• Given exercise: Retype the records exactly, from the line containing "What is the intervening" through the end of the records, with both ends included.

• Listed entries:
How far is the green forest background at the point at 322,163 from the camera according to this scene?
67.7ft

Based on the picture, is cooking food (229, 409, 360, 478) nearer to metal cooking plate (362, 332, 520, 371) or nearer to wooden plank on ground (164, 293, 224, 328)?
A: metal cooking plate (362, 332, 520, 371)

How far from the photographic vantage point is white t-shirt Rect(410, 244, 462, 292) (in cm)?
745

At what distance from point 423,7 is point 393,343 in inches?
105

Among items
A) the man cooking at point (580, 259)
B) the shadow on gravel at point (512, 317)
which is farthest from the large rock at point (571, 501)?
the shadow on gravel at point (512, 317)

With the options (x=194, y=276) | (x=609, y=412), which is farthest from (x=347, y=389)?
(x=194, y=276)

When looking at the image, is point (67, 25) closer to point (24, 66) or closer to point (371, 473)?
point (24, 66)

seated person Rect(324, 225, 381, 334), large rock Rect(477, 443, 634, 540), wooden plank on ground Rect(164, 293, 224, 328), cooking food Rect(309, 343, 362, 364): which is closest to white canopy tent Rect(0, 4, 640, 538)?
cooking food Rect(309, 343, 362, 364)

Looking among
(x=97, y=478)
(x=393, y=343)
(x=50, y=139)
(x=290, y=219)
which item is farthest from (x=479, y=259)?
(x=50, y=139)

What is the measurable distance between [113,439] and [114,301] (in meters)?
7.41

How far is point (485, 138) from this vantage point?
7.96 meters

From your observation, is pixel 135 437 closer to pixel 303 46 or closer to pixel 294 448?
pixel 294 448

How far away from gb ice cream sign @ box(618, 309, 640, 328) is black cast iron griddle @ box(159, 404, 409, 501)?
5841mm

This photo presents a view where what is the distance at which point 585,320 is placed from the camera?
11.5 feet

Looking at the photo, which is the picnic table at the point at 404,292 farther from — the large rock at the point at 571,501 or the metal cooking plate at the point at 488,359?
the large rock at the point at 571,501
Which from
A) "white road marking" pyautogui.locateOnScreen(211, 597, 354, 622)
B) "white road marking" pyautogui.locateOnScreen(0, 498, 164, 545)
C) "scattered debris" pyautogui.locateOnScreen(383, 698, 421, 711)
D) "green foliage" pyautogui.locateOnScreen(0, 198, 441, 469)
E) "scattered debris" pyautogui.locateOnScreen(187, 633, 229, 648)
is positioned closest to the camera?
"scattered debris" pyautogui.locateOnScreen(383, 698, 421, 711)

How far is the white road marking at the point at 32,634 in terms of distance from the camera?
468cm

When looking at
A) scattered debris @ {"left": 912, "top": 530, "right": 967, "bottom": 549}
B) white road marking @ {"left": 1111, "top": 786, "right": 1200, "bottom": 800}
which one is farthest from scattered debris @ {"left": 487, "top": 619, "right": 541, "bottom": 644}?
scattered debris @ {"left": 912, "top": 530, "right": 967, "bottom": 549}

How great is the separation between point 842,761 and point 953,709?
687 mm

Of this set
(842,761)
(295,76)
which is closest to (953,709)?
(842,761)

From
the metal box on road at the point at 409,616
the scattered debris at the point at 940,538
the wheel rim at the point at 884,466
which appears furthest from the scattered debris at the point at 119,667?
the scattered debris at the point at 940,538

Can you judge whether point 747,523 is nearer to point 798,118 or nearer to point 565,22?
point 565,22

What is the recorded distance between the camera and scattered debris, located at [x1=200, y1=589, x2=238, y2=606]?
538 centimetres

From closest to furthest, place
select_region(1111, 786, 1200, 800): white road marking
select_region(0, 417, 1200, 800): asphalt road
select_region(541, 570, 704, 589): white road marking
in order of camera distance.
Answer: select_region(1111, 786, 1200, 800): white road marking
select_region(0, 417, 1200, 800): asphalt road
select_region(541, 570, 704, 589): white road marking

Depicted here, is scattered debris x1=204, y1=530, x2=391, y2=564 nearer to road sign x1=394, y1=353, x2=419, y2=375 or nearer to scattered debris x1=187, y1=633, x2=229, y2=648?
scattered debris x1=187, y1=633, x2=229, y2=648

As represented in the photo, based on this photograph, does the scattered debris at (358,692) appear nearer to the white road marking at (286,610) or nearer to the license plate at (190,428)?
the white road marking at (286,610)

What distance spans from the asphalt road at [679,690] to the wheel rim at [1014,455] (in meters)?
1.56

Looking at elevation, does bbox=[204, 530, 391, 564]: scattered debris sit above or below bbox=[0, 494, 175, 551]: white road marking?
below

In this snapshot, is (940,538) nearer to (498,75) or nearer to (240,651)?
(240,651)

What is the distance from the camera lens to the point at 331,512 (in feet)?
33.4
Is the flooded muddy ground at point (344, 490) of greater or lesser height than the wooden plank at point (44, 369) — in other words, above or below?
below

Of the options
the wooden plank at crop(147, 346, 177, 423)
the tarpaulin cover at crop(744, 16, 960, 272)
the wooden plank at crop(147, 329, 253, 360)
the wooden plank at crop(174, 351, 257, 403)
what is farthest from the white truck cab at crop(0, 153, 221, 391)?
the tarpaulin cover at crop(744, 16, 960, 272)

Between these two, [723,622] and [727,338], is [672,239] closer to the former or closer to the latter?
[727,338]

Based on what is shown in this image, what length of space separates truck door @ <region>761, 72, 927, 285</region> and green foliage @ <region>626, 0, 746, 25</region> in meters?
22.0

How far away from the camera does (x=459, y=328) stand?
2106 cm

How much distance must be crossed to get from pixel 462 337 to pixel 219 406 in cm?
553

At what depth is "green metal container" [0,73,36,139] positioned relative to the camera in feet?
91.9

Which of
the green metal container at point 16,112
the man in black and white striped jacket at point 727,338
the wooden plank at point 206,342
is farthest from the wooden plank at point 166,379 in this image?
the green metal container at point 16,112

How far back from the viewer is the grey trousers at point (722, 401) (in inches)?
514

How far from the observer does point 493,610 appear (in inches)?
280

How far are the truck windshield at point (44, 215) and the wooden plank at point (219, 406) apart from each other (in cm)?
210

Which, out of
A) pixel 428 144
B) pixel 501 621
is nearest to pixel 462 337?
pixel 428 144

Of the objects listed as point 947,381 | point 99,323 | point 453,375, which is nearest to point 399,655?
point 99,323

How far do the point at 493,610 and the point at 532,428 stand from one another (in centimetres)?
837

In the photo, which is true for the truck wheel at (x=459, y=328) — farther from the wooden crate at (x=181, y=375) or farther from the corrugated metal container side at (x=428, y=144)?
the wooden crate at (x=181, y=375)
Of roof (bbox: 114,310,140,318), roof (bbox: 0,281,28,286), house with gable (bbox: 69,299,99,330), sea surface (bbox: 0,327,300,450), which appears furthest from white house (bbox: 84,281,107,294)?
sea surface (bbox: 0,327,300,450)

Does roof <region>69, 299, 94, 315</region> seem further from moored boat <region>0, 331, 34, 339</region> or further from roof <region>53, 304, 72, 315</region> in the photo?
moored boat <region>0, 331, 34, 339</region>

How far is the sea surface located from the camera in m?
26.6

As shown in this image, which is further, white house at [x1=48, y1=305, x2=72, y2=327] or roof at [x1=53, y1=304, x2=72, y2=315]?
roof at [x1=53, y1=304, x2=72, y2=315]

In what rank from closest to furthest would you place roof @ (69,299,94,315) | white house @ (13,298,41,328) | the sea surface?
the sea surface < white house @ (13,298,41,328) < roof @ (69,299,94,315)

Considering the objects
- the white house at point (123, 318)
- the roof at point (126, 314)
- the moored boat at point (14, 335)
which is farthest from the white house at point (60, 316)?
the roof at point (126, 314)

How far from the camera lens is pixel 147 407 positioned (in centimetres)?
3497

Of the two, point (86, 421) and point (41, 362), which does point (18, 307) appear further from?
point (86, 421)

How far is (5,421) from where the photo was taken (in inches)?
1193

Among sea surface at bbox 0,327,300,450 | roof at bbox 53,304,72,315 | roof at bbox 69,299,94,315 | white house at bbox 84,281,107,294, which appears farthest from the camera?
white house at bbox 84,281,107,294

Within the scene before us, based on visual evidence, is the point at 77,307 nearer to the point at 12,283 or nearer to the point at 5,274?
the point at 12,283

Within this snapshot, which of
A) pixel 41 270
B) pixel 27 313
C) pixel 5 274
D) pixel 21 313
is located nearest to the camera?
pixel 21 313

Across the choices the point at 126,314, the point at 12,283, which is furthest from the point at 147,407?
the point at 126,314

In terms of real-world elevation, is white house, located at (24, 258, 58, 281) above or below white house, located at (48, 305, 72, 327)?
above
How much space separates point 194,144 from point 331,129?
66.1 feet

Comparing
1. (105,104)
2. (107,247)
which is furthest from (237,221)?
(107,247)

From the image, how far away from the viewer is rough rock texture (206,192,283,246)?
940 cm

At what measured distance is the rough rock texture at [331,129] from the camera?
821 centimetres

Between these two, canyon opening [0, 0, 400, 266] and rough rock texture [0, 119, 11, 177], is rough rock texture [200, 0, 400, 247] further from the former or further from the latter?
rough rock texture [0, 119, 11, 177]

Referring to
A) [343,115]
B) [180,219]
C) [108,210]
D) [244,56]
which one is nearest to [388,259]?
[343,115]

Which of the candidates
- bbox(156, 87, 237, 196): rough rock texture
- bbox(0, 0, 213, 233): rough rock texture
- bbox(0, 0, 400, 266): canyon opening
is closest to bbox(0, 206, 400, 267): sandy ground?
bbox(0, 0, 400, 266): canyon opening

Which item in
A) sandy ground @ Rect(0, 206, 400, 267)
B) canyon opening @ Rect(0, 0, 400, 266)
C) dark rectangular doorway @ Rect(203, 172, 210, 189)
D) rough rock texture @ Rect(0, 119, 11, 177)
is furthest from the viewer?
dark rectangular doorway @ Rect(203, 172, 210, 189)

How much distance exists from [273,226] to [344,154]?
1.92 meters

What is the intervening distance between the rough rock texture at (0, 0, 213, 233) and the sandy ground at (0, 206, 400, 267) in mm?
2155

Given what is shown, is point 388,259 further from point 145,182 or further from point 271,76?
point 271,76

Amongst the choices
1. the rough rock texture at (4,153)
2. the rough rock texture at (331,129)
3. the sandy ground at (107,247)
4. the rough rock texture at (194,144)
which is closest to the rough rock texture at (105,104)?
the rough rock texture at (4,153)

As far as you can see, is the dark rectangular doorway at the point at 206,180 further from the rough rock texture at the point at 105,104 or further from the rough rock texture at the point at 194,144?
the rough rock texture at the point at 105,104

• Response to this task:
What is the intervening distance between the rough rock texture at (0, 0, 213, 233) and the sandy ground at (0, 206, 400, 267) in mm?
2155

Given what is shown, is point 388,259 further from point 145,182 or further from point 271,76?
point 271,76

Amongst the choices
1. the rough rock texture at (4,153)
2. the rough rock texture at (331,129)
3. the sandy ground at (107,247)
4. the rough rock texture at (194,144)
which is closest to the rough rock texture at (105,104)?
the rough rock texture at (4,153)

As far as you can see, is the dark rectangular doorway at the point at 206,180 further from the rough rock texture at the point at 105,104 or further from the rough rock texture at the point at 194,144?
the rough rock texture at the point at 105,104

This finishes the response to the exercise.